### Exercises
1. Answer these questions using the week 13 journal entry:
(a) Which dates does the week cover?
(b) Which line became the structure that guides the project?
(c) What did the writer stop adding in order to rewrite the background and literature review?
2. List every keyword given for the week 13 journal entry.

### Excerpt provided

* begin *

WEEK 13

(Date)
10 - 16 Nov 2025
(Keywords)
gesture literature experiment plan
Week 13 overview of gesture pipeline and readings

Recasting the project

Reframing everything around gesture

This week was about finally committing to what the project is really studying. Instead of hovering around craft and code as loose themes, I sat down to rewrite the background and literature review properly. Through several cycles of writing, cutting and rewriting, the work shifted toward a clearer pipeline that follows gesture as it travels through digital and material systems.

Facing the postponed parts

Moved from collecting references to actually deciding what the research is about and how each reading contributes to it, instead of keeping everything in a vague pile.


Core research question

How embodied movement can be captured as gesture data, transformed through computational patterning and expressed through material craft, while still carrying qualities from the original movement.


Pipeline as anchor

The line from gesture to computation to material became the structure that guides which readings matter, what experiments to run and how to judge whether they are meaningful.

[ 1. Getting unstuck through writing ]

Naming what I am actually studying

From vague pairing to a clear pipeline

This week was about facing the parts of the project I kept postponing. Instead of adding more sticky notes and references, I forced myself to sit down and rewrite the background and literature review properly. It meant cutting things I liked, and only keeping what spoke directly to the enquiry.

Through that process, the core question surfaced more clearly:

I am studying how embodied movement can be captured as gesture data, transformed through computational patterning and expressed through material craft, while still carrying qualities from the original movement.

Writing this out helped me move away from a loose idea of craft and code, toward a more intentional pipeline that follows gesture as it moves across stages.

Once I had this diagram in front of me, it became much easier to decide which readings were actually relevant, what my experiments should do and how I might judge whether they are meaningful. Anything that did not help me understand this pipeline became secondary.

[ 2. Craft and gesture readings ]

Hands, movement and tacit knowledge

What craft theory taught me about gesture

I revisited readings that sit closest to the hand and the body. Instead of summarising them in isolation, I tried to understand what each one adds to my understanding of gesture as something more than a drawn line.

* end *

### Provided material

* begin *

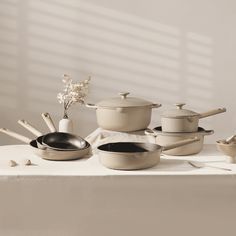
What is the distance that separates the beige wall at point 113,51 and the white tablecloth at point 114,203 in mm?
2450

* end *

### Written answers
1.
(a) 10 - 16 Nov 2025
(b) The line from gesture to computation to material
(c) More sticky notes and references

2.
gesture
literature
experiment
plan